I stand still in the doorway and put my hands over my face.
‘What was his name?’ I gasp behind my hands.
‘Laurence,’ my mum says.
‘Oh,’ I say. I’d thought it was my Italian client, Ricardo, for a moment then. I thought I’d led the swindler right to my mother’s door. At least that’s one disaster I wasn’t personally responsible for.
‘Laurence Olivier he was called. His mother was British and she loved the actor apparently.’
‘Say that again.’
‘His mum loved Laurence Olivier, so he was named after him. You remember him? Old actor?’
‘Oh, Mum.’
‘Grace, what’s the matter?’
‘He’s my client. He told me he was called Ricardo – or Richard – Burton because his mum loved the actor. He was charming. Oh God, I’m so sorry.’
‘I don’t understand. Did you tell him to offer me a loan?’
‘No, but I … God, I told him you had money troubles.’
‘Oh, Grace. Why on earth … ?’
‘Oh, God.

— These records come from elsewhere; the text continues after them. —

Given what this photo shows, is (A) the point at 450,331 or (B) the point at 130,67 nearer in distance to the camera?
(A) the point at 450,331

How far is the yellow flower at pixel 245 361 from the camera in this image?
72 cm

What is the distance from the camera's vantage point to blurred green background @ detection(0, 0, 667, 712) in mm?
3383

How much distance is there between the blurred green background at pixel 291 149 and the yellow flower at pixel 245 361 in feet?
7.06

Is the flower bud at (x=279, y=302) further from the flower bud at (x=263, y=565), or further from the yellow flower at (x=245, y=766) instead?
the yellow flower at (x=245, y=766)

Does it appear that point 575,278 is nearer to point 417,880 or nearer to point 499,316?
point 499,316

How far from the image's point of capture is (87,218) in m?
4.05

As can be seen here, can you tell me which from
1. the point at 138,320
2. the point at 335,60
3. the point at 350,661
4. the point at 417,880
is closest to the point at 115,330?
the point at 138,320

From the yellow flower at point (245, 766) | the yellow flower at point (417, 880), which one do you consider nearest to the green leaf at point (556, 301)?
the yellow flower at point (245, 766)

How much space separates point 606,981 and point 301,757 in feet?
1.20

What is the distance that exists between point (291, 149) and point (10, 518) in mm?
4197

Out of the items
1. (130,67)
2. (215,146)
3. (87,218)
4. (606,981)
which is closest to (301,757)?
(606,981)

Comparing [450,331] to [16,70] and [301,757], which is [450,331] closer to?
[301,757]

I’m so sorry! John, when you came to see Mum about the graveyard situation, she was upset when you left and she called me. But Richard – Olivier whatever-he’s-called – was with me. I was helping him find some bloody house for his mother and his “seester”. Anyway, on the way to the viewing I dropped in here, and I left him in the car as I ran in to see Mum. When I got back in the car, I was really flustered and I spoke to him about it. He asked me how much the house was worth and stuff. Oh, God!’
‘Oh, Grace, it’s not your fault. I took the loan because I was too pathetic to walk half a mile to the bank. That’s what’s done it.’
‘Rosemary, don’t blame yourself. You have kept this house together all on your own,’ he says, touching her on the shoulder. And she smiles and suddenly I remember the mysterious fresh flowers and the mown lawn and my mother dressing sexily, and I seriously wonder whether something is going on between them.
‘Oh, God, but he took me out for dinner. I told him much more than I ever usually tell people, and all because he was from Rome.’
‘Where did you have dinner?’
‘At The Paradise.’
‘Did he pay? This is a long shot, but did he pay by credit card by any chance?’
‘Um, I can’t remember. Yes. YES! He did and he seemed freaked out by it, actually.’
‘Right, Grace, perhaps you could come with me. They should have the credit card receipt. And perhaps he gave you a telephone number?’
‘Funnily enough, he didn’t, and he’s completely disappeared since. I’ve been cursing myself for that.’
‘Don’t curse yourself, these people are pros. Right, Grace, take me to Paradise. Oh good grief,’ he says. ‘I didn’t mean it like that.’
My mother, of course, thinks this is the funniest thing she’s ever heard.
‘Until tomorrow,’ John says, and he bows his head, takes my mum’s hand and kisses it.
My mother giggles for too long and then fiddles with her hair.
I just can’t make sense of it at all. I would have loved that baby so much. Why did it have to happen? Why? That’s all I seem to be asking myself at the moment. Why? Why? Why? There’s an ache inside of me that knows the answer: You didn’t want the child at first, it says. You didn’t deserve it.
I need something good to cling to, but they’re thin on the ground at the moment. All I can think of is that The Paradise had a credit card receipt of Ricardo’s. That will have to do for the time being.
‘Grace,’ Wendy calls from her desk. ‘Can I have a word?’
It’s just the two of us.
‘Hmm,’ I say, staring sadly at the computer screen.
‘Um, it’s quite important,’ says Wendy.
‘Wha—?’ I look up and Wendy’s face looks worried.
‘Oh, no. What have I done?’ I ask anxiously.
‘Nothing. Why do you say that?’
‘I feel like a walking curse at the moment. I just thought I might have ruined your life in someway accidentally.’
‘Grace. No. You make my life better. That’s why this it’s so hard.’